2023 was not a kind year for anyone working in a studio connected to Embracer Group and 2024 has not been any better. They extent of the group's layoffs have been astounding and this week the company issued a "Q3, OCTOBER-DECEMBER 2023" update that details the extent of some of their cuts. In it, the company's leaders concede to shareholders that they have laid off 8 of their global workforce and reduced the number of Embracer studio game projects from 224 to 179. The authors of the report indicated that its scaling back efforts, which resulted in over 1,000 people losing their jobs in 2023 alone, was reaching "the final stretch of the program, which is focused on both possible divestments, and consolidation." The company saw near universal sales gains, but admitted that they had missed their Q3 operating profit estimate, which many are saying indicate that even more layoffs are coming.

Now, the company's current CEO, Lars Wingefors, has been making statements to try and ally concerns from shareholders. First, he stated that everything Embracer would do in 2024 would value the interest of shareholders and that "Our overruling principle is to always maximize shareholder value in any given situation." He also noted "As part of the restructuring program, Embracer still has a few larger structured divestment processes ongoing that could strengthen our balance sheet and further reduce [capital expenditure]."

Finally, during a Q&A session with Embracer shareholders Wingefors made the following statements about what he thinks led to Embracer's current debt problem as well as how the company should view layoffs in general:

I think looking at the 8% reduction in workforce [at Embracer], there is obviously – I don't know the number for the whole industry, but I think it's something that everyone needs to get through. I mean, as I said, it's more driven by the overinvestment in the previous years because everyone just put all capital into gaming and perhaps a bit too much capital in a few instances.

I think everyone has been delivering according to those plans. The thing is, in the capital allocation, we put organic first, meaning the first investment came to organic growth, which we now see the outcome of. And then secondly, we made M&A.
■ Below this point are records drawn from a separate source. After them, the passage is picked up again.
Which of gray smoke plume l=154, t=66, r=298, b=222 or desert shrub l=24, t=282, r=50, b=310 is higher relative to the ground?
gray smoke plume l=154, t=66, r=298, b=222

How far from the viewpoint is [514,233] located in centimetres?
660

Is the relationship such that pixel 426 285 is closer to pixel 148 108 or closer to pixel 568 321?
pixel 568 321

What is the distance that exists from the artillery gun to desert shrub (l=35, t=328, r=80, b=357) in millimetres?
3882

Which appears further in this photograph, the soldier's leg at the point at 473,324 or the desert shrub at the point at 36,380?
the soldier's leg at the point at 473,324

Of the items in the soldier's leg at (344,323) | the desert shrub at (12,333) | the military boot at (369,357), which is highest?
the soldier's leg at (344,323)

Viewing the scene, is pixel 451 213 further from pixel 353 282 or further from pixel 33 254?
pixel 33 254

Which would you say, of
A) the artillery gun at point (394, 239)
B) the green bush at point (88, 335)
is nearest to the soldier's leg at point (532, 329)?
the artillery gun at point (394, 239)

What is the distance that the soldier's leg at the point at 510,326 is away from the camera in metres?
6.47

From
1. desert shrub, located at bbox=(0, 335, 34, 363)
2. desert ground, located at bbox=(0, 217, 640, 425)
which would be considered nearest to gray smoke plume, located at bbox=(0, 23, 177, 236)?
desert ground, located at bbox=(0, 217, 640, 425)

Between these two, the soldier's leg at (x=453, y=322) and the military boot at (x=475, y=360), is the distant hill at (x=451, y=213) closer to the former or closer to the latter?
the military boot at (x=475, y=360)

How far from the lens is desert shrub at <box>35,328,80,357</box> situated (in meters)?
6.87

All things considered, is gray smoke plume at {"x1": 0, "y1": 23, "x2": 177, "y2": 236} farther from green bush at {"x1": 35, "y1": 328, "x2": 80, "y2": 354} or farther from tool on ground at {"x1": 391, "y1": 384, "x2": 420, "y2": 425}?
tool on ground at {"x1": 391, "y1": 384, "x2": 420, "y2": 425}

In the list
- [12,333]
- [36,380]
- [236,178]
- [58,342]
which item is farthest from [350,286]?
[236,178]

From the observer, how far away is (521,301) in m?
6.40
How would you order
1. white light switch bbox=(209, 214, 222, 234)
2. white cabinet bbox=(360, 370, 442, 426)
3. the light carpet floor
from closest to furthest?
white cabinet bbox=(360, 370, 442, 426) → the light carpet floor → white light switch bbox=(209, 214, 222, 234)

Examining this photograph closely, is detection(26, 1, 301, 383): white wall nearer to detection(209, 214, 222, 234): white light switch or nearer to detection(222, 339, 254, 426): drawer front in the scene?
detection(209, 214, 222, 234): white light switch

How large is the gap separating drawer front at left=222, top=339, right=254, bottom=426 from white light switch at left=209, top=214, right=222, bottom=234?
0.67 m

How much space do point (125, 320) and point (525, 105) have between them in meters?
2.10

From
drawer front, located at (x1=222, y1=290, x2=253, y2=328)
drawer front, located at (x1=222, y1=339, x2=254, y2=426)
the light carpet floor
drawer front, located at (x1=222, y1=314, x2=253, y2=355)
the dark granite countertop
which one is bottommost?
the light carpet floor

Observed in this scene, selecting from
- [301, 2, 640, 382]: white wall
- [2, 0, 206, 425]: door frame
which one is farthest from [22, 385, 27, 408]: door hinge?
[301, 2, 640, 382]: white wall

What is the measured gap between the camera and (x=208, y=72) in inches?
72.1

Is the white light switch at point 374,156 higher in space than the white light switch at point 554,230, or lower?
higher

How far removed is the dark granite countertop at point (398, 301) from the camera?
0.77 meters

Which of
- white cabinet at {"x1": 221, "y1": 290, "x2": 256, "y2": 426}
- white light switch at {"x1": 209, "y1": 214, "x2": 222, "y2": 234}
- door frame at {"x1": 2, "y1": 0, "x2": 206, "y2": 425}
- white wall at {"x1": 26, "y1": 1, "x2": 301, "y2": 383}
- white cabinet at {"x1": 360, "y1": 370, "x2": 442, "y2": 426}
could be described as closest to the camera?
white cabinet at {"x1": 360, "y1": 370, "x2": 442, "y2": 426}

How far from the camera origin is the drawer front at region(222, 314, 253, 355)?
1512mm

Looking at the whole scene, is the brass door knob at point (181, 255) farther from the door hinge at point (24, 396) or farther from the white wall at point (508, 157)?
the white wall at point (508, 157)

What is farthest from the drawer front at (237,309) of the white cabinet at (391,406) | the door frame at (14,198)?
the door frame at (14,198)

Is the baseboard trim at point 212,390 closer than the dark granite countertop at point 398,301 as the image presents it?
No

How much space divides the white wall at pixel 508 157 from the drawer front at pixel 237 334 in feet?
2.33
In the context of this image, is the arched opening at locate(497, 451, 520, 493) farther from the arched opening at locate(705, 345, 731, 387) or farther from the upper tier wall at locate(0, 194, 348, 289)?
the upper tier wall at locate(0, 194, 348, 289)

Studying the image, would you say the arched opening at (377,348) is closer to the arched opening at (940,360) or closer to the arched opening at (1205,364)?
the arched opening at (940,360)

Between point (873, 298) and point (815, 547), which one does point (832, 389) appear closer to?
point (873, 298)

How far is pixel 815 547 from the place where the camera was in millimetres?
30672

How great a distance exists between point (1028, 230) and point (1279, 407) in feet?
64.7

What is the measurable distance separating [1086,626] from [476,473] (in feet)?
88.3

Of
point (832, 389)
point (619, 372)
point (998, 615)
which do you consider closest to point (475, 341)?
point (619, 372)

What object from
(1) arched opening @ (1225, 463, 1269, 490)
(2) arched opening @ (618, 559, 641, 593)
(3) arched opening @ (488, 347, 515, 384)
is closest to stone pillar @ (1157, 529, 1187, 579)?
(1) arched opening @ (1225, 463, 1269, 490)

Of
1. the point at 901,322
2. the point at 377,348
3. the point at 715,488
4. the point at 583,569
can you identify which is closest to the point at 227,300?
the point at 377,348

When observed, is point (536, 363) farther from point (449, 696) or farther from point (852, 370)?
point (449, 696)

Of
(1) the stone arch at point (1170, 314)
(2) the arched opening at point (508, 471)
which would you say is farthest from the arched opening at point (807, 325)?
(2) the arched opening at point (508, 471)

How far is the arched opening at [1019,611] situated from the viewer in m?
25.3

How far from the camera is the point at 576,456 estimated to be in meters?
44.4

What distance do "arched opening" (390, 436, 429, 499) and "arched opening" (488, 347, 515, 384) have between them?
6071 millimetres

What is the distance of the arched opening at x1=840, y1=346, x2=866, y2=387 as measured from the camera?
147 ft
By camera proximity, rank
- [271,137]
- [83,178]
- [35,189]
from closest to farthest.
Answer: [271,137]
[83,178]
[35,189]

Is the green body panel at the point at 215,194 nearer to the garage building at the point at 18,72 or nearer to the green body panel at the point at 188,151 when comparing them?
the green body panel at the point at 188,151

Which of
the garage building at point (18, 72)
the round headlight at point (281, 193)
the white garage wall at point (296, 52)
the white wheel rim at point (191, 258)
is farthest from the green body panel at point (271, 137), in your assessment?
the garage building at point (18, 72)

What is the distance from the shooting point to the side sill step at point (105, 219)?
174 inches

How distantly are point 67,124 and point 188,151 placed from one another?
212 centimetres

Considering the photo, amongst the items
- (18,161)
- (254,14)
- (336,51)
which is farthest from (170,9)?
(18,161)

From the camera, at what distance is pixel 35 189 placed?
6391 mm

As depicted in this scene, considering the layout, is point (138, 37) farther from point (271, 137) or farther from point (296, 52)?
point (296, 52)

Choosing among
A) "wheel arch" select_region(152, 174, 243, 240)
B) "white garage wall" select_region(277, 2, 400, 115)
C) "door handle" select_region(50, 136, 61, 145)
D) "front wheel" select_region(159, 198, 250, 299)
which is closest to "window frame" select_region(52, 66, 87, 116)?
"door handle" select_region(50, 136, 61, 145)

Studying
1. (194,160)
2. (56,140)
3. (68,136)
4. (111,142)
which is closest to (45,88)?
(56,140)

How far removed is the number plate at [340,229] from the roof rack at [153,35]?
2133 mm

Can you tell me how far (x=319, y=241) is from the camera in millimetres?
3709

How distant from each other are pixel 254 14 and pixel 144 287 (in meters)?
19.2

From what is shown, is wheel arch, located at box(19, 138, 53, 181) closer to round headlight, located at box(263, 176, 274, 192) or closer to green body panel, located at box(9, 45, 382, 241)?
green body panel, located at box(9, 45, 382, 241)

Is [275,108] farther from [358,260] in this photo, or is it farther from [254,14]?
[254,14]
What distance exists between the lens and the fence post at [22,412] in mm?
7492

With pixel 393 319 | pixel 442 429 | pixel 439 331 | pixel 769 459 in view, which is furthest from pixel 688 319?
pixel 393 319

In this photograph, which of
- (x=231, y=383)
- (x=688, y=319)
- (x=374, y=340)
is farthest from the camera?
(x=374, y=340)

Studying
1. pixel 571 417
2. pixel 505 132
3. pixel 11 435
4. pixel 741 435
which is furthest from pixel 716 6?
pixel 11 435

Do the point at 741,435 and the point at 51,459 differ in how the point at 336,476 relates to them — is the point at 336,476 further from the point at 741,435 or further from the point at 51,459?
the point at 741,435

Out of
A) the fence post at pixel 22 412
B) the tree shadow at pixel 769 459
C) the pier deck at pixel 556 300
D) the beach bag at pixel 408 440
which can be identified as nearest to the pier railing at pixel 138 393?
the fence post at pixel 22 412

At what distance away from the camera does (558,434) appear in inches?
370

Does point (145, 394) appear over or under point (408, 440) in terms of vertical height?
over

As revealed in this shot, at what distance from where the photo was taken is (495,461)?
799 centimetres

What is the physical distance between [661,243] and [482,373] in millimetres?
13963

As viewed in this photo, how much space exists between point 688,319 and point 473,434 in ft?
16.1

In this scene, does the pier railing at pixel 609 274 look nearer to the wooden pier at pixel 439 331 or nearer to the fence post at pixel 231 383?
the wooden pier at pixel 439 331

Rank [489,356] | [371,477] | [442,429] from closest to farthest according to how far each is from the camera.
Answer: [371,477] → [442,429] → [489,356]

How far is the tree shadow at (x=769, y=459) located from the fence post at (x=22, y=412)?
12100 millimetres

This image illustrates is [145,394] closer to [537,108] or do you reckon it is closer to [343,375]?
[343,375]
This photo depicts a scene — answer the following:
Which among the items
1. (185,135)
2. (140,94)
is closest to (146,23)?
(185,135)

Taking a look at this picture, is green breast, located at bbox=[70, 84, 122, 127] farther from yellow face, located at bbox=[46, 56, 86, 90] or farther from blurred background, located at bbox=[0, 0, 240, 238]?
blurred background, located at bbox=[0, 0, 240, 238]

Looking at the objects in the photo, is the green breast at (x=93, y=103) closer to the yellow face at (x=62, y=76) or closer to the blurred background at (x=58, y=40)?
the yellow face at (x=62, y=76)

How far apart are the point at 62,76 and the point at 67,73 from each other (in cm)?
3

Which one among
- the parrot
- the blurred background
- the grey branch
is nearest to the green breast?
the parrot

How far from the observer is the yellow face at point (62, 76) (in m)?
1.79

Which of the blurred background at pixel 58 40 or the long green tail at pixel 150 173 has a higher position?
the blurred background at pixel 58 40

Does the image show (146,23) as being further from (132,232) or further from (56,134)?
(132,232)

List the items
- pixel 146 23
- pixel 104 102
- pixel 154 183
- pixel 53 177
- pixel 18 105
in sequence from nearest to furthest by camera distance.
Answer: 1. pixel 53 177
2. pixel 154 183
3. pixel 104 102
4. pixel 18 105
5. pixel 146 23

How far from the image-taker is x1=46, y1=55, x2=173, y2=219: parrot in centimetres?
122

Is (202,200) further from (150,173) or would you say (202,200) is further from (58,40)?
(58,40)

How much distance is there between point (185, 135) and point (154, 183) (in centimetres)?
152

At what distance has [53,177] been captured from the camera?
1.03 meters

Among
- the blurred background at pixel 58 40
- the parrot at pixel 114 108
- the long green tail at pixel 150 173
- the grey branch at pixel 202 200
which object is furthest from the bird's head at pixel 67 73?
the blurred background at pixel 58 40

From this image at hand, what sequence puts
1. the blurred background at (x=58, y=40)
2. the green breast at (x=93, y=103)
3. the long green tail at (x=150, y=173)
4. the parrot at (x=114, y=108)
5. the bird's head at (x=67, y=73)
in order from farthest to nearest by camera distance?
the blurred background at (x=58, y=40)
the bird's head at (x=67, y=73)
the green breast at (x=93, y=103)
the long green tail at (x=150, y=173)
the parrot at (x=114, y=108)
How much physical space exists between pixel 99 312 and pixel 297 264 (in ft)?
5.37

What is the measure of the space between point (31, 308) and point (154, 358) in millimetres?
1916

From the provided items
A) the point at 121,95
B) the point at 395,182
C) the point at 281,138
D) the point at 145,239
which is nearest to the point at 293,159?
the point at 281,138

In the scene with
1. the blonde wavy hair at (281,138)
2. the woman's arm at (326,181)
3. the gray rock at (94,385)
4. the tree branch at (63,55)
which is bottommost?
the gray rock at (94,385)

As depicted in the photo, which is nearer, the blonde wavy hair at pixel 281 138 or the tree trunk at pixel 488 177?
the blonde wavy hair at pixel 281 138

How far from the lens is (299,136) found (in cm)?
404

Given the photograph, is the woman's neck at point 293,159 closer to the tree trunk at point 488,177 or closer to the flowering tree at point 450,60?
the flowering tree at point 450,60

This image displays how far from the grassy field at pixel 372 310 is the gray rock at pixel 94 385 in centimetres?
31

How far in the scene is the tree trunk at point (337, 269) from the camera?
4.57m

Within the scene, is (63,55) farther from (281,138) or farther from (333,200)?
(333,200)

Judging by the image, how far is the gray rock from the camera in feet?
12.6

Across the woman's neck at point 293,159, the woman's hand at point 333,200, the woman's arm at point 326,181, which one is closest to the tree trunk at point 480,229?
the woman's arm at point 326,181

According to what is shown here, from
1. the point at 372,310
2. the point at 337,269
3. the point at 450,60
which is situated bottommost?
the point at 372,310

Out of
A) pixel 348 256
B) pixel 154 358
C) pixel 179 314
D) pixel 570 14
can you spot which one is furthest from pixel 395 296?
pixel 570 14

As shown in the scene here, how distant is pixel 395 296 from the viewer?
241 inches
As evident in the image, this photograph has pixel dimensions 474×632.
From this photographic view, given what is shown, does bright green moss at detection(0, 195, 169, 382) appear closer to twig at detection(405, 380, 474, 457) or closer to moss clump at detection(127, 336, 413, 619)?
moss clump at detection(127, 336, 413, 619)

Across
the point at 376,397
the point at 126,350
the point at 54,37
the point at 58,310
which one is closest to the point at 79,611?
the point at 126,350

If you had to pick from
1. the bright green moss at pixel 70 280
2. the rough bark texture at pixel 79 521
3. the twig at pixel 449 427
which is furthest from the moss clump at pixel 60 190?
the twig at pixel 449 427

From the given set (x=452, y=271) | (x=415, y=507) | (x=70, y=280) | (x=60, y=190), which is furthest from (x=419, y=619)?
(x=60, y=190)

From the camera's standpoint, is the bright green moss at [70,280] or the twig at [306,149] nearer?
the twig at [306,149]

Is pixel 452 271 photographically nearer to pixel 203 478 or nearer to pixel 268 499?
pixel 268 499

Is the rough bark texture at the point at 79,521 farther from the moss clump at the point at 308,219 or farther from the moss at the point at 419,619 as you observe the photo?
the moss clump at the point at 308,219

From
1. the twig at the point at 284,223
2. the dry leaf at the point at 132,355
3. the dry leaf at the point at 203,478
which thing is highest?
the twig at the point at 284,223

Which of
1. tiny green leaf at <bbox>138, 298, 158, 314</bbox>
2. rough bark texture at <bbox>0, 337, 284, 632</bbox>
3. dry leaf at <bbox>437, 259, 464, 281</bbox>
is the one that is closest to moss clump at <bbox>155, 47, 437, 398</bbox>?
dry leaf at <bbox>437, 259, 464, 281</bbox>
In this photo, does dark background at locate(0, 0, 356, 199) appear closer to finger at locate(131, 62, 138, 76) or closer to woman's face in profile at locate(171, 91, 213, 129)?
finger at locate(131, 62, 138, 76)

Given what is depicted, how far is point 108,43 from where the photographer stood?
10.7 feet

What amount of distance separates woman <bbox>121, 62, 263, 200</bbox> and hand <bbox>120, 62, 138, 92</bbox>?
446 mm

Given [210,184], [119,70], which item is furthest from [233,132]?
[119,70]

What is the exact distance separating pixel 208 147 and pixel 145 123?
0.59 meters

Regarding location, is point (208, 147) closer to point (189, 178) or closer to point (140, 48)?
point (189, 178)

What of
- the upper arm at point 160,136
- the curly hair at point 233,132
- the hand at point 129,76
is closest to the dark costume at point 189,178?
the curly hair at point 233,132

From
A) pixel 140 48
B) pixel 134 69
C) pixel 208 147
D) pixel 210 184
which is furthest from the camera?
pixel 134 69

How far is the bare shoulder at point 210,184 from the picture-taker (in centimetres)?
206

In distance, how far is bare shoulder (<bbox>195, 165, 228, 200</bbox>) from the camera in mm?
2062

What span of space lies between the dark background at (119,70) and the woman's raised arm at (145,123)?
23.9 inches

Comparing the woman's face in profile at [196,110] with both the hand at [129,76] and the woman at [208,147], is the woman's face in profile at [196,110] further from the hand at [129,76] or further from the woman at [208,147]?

So it's kind of, okay, we had that strategy back then. Now, we need to adjust that, because the cost of capital has increased. So it's just the overinvestment into content that is not supported by the cash flow from the operations or external capital. You can debate. You can debate the speed we went to build organic growth, but the ambition was obviously to aggressively organically grow the company. Now, we need to adjust for that and that's basically the core of the issue that we are addressing here.

Also, here are a few graphs and screencaps that @sgtsphynx shared with me on Discord to keep things in a very important context.

Embracer's wealth history the past three years.
Embracer's wealth history the past three years.
CEO, Lars Wingefors' net value.
CEO, Lars Wingefors' net value.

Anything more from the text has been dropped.